Stored data entries
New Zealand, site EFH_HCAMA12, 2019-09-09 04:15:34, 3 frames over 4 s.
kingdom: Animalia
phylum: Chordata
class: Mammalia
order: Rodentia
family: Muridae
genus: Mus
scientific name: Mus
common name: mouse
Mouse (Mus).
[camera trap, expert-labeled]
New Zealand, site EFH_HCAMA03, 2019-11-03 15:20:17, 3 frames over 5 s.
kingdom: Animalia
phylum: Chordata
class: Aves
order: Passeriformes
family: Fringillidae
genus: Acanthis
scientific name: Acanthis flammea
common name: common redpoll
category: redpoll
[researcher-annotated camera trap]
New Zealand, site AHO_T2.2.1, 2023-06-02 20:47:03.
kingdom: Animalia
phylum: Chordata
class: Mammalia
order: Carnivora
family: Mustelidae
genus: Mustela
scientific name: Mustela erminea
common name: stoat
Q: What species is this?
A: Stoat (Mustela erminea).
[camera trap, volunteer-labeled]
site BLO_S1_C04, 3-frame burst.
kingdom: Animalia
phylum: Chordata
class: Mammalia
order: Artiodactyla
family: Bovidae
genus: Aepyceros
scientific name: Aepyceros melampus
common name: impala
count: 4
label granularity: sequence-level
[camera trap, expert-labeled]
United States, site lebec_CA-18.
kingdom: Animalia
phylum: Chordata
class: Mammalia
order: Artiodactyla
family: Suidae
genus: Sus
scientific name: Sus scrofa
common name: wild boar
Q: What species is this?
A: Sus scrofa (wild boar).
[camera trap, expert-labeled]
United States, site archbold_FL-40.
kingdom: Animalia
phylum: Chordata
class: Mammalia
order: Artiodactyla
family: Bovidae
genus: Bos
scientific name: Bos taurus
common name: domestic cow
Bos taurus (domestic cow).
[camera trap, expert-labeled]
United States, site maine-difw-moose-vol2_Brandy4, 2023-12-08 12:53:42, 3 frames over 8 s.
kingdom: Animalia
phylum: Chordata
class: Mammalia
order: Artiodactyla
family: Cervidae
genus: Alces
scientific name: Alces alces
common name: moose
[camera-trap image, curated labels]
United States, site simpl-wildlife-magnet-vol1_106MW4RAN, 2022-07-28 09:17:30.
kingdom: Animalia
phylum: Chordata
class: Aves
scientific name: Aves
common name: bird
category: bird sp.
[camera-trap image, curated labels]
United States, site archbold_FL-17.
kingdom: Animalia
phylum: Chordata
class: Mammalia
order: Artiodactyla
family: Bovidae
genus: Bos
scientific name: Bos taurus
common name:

## About this task
Transcribe the data exactly.

## Written response
New Zealand, site EFH_HCAMA12, 2019-09-09 04:15:34, 3 frames over 4 s.
kingdom: Animalia
phylum: Chordata
class: Mammalia
order: Rodentia
family: Muridae
genus: Mus
scientific name: Mus
common name: mouse
Mouse (Mus).
[camera trap, expert-labeled]
New Zealand, site EFH_HCAMA03, 2019-11-03 15:20:17, 3 frames over 5 s.
kingdom: Animalia
phylum: Chordata
class: Aves
order: Passeriformes
family: Fringillidae
genus: Acanthis
scientific name: Acanthis flammea
common name: common redpoll
category: redpoll
[researcher-annotated camera trap]
New Zealand, site AHO_T2.2.1, 2023-06-02 20:47:03.
kingdom: Animalia
phylum: Chordata
class: Mammalia
order: Carnivora
family: Mustelidae
genus: Mustela
scientific name: Mustela erminea
common name: stoat
Q: What species is this?
A: Stoat (Mustela erminea).
[camera trap, volunteer-labeled]
site BLO_S1_C04, 3-frame burst.
kingdom: Animalia
phylum: Chordata
class: Mammalia
order: Artiodactyla
family: Bovidae
genus: Aepyceros
scientific name: Aepyceros melampus
common name: impala
count: 4
label granularity: sequence-level
[camera trap, expert-labeled]
United States, site lebec_CA-18.
kingdom: Animalia
phylum: Chordata
class: Mammalia
order: Artiodactyla
family: Suidae
genus: Sus
scientific name: Sus scrofa
common name: wild boar
Q: What species is this?
A: Sus scrofa (wild boar).
[camera trap, expert-labeled]
United States, site archbold_FL-40.
kingdom: Animalia
phylum: Chordata
class: Mammalia
order: Artiodactyla
family: Bovidae
genus: Bos
scientific name: Bos taurus
common name: domestic cow
Bos taurus (domestic cow).
[camera trap, expert-labeled]
United States, site maine-difw-moose-vol2_Brandy4, 2023-12-08 12:53:42, 3 frames over 8 s.
kingdom: Animalia
phylum: Chordata
class: Mammalia
order: Artiodactyla
family: Cervidae
genus: Alces
scientific name: Alces alces
common name: moose
[camera-trap image, curated labels]
United States, site simpl-wildlife-magnet-vol1_106MW4RAN, 2022-07-28 09:17:30.
kingdom: Animalia
phylum: Chordata
class: Aves
scientific name: Aves
common name: bird
category: bird sp.
[camera-trap image, curated labels]
United States, site archbold_FL-17.
kingdom: Animalia
phylum: Chordata
class: Mammalia
order: Artiodactyla
family: Bovidae
genus: Bos
scientific name: Bos taurus
common name:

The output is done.